Al Capone Traveled Across Michigan to Get to This Canadian Hideout
WARNING: Under no circumstances should you enter this property. By doing so you risk bodily harm and/or prosecution for trespassing on private property.
It seems like no matter where you travel in Michigan – from the Michigan/Ohio border to the tip of the Keweenaw and beyond to Isle Royale – someone from any area will more than likely say something like “oh, yeah, Al Capone used to have a hideout here”. As exciting and adventuresome as those sound, we know that one person can’t be in every county, every township, or any town, village, city, hamlet, or community. If that were true, Capone wouldn’t have any time to commit his crimes. So many of these “Capone stayed here” Michigan rumors can’t ALL be true, although some are.
But there is one place quite a ways northeast of Michigan in Ontario, Canada. Capone is said to travel to the town of Quadeville, where he had a cabin in the woods he and members of his gang used as a hideout. It’s believed he would leave Chicago, travel all the way across Michigan to Detroit, where he would cross over and be driven another 412 miles to his forest hideaway.

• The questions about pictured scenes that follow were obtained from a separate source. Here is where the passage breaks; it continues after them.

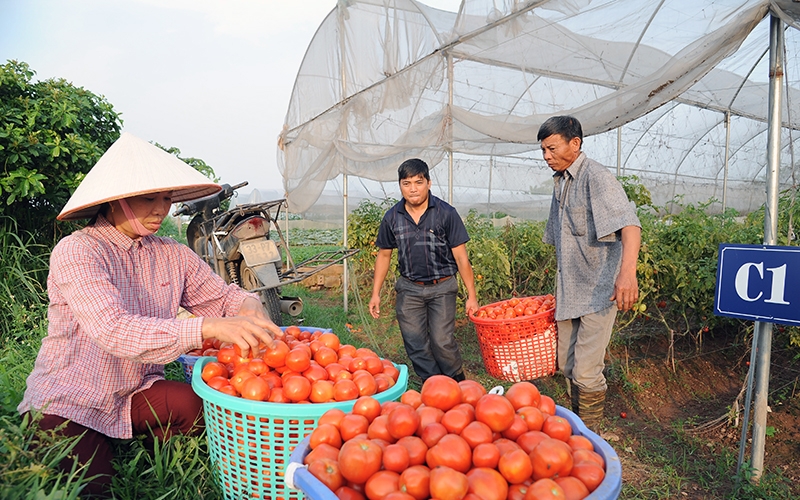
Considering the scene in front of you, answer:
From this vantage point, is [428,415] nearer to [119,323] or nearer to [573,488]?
[573,488]

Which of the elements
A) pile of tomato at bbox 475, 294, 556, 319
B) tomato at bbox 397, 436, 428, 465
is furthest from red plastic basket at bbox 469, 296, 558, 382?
tomato at bbox 397, 436, 428, 465

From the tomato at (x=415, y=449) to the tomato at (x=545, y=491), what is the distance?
0.31m

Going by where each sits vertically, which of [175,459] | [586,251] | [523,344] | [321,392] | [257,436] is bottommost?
[175,459]

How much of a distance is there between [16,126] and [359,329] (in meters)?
3.95

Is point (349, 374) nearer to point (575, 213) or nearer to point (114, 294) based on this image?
point (114, 294)

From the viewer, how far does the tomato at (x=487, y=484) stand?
1179mm

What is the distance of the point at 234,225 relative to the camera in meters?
4.77

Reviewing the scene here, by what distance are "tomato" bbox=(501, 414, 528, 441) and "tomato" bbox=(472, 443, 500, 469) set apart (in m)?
0.16

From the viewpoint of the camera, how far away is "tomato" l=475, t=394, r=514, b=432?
1.44 metres

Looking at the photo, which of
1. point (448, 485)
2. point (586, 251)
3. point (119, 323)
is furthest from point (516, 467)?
point (586, 251)

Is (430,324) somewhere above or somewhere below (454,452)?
below

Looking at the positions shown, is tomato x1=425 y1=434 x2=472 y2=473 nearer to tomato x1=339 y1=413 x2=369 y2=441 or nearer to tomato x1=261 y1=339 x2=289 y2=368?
tomato x1=339 y1=413 x2=369 y2=441


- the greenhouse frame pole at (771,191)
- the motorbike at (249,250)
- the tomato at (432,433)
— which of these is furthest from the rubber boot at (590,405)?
the motorbike at (249,250)

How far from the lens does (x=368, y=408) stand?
1.64m
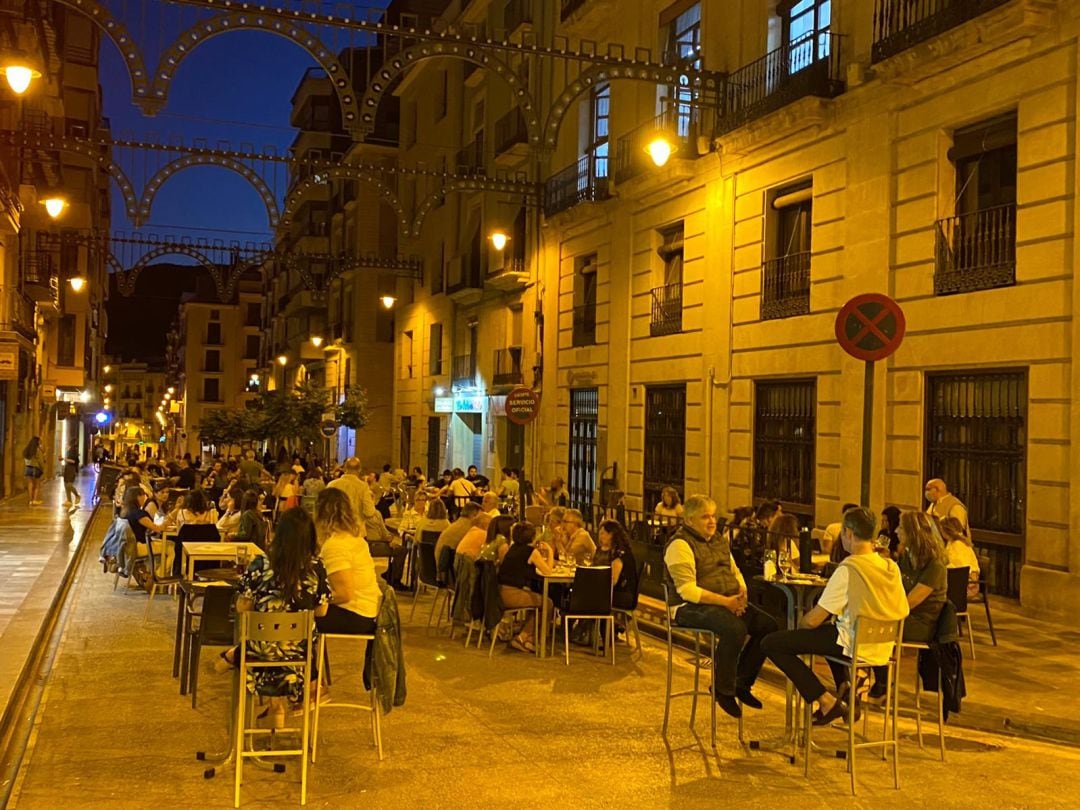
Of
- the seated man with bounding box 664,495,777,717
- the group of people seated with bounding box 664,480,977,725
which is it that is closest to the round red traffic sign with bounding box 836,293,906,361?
the group of people seated with bounding box 664,480,977,725

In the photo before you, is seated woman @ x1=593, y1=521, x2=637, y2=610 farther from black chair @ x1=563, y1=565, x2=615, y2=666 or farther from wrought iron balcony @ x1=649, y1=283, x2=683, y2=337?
wrought iron balcony @ x1=649, y1=283, x2=683, y2=337

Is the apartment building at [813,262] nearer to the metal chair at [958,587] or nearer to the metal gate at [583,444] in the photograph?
the metal gate at [583,444]

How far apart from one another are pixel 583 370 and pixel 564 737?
17269mm

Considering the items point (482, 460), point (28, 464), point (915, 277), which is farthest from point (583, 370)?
point (28, 464)

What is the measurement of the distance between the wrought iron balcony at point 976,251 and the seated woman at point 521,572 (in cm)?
673

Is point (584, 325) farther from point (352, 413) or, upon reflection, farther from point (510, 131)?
point (352, 413)

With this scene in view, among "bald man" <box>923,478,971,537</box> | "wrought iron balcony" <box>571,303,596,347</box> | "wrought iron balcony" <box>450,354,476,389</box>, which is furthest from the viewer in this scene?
"wrought iron balcony" <box>450,354,476,389</box>

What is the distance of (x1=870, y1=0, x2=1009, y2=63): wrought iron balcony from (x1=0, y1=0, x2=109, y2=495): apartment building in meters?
13.0

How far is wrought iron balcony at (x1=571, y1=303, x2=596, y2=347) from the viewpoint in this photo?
24391 mm

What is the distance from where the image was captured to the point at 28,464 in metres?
27.2

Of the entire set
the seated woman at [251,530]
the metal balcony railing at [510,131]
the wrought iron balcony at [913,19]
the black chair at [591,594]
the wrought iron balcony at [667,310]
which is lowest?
the black chair at [591,594]

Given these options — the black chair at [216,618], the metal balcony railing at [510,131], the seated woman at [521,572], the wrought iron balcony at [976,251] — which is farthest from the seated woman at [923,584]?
the metal balcony railing at [510,131]

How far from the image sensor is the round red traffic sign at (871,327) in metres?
9.12

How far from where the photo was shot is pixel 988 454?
43.1ft
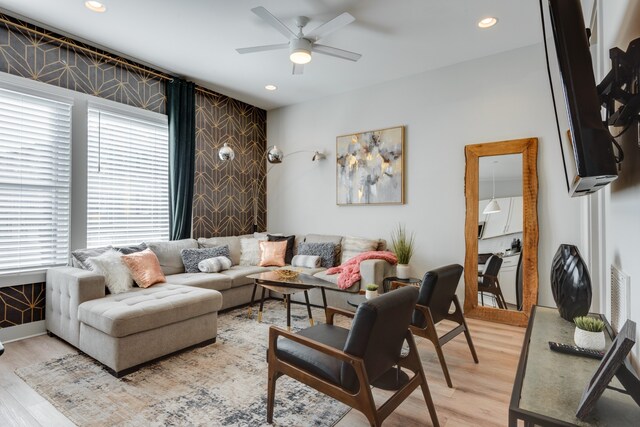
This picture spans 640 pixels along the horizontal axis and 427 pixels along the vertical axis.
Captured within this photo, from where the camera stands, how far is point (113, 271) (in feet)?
10.6

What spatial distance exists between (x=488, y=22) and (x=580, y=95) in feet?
8.86

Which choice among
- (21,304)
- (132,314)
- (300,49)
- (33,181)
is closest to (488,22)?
(300,49)

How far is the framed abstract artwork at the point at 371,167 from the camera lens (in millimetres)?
4543

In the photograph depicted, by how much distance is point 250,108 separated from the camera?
A: 5.77m

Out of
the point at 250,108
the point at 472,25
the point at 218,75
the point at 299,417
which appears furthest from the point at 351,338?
the point at 250,108

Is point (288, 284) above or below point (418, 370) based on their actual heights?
above

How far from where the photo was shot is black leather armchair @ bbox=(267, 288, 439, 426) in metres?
1.55

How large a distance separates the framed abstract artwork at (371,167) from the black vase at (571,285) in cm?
274

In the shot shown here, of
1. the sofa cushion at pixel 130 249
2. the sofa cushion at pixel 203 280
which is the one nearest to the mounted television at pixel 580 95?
the sofa cushion at pixel 203 280

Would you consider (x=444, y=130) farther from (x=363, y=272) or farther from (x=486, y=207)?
(x=363, y=272)

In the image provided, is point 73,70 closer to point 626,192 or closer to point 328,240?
point 328,240

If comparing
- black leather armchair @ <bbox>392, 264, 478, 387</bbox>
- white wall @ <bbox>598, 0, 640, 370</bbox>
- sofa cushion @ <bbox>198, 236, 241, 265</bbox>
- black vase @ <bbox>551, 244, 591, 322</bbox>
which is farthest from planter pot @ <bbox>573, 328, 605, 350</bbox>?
sofa cushion @ <bbox>198, 236, 241, 265</bbox>

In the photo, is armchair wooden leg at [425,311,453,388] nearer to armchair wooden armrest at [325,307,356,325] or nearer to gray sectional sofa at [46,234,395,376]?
armchair wooden armrest at [325,307,356,325]

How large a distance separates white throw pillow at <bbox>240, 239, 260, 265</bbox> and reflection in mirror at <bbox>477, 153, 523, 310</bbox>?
288 centimetres
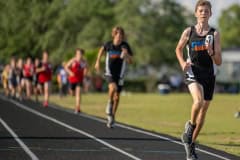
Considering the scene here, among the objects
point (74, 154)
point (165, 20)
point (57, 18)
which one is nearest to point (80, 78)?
point (74, 154)

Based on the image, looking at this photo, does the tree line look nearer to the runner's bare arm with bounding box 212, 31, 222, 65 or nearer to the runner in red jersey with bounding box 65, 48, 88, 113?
the runner in red jersey with bounding box 65, 48, 88, 113

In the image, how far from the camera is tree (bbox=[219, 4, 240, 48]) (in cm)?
16225

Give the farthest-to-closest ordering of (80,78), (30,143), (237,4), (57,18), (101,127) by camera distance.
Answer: (237,4) → (57,18) → (80,78) → (101,127) → (30,143)

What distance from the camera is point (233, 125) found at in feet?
72.1

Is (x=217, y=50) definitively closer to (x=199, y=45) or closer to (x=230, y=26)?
(x=199, y=45)

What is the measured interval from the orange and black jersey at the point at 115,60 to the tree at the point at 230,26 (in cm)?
14228

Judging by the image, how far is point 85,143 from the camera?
555 inches

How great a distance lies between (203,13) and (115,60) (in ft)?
23.0

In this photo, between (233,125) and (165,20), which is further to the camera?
(165,20)

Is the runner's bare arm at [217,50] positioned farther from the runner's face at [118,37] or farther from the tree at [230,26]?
the tree at [230,26]

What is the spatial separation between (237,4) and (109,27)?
95.7m

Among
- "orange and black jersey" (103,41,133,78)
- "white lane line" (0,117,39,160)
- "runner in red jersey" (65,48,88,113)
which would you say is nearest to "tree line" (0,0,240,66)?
"runner in red jersey" (65,48,88,113)

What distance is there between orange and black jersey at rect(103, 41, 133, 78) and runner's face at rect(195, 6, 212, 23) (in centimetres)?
680

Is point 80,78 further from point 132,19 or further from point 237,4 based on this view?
point 237,4
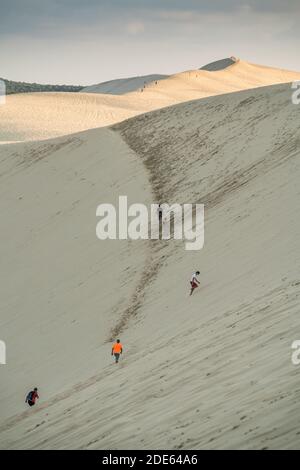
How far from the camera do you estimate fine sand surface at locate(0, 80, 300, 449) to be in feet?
30.9

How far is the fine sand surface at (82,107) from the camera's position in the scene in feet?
200

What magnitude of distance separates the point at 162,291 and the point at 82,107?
5857 cm

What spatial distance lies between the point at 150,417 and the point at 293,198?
10.7 metres

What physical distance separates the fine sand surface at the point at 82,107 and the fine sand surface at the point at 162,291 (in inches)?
947

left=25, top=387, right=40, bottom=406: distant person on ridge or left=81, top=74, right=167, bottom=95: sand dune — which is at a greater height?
left=81, top=74, right=167, bottom=95: sand dune

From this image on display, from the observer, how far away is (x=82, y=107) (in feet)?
244

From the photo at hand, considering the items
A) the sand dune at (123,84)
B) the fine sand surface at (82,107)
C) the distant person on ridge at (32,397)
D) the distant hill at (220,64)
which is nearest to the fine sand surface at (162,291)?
the distant person on ridge at (32,397)

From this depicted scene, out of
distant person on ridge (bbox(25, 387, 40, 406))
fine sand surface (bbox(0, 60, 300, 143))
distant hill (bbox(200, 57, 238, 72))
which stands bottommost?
distant person on ridge (bbox(25, 387, 40, 406))

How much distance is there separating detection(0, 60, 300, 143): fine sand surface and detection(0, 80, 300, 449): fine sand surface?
78.9ft

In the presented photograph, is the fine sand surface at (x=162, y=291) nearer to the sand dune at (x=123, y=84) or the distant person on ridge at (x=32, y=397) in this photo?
the distant person on ridge at (x=32, y=397)

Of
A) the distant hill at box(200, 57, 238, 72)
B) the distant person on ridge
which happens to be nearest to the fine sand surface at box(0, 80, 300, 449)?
the distant person on ridge

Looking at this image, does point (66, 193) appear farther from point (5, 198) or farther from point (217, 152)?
point (217, 152)

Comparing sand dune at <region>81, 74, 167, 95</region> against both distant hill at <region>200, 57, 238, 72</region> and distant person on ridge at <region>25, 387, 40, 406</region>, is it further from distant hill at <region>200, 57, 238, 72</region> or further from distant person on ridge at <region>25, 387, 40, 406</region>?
distant person on ridge at <region>25, 387, 40, 406</region>

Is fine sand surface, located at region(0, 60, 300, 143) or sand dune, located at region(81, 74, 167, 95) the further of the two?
sand dune, located at region(81, 74, 167, 95)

This Capone hideout seems to be the most believable, as the tale is corroborated by many historians and locals in the vicinity of Quadeville and beyond. In 1926, Capone was 27 years old when he first used this place as a hideout. Authorities were searching for him after one of his rival gang members was assassinated.
The dates as to the cabin’s origin differ: one states it as 1926, another as in the 1930s. The secret of the Capone cabin – just off Letterkenney Road - was kept hidden from the public for over forty years. The secret slowly leaked out, but it’s still difficult to find, Driving down Letterkenney Road, you can’t see it at all through all the trees and bushes…even in winter when the leaves are off the trees, and if there ever was a driveway, it’s grown over.
The structure was made to Capone’s specifications with logs, but looks like it has been changed somewhat over the years of various ownerships. Today, the windows are boarded up and broken out, doors open, and initials scratched into the logs by visitors.
Even though this is one of the more plausible and believable of Capone’s getaways, nobody had ever said they saw him in town or in that cabin.
Or they were just too afraid to say.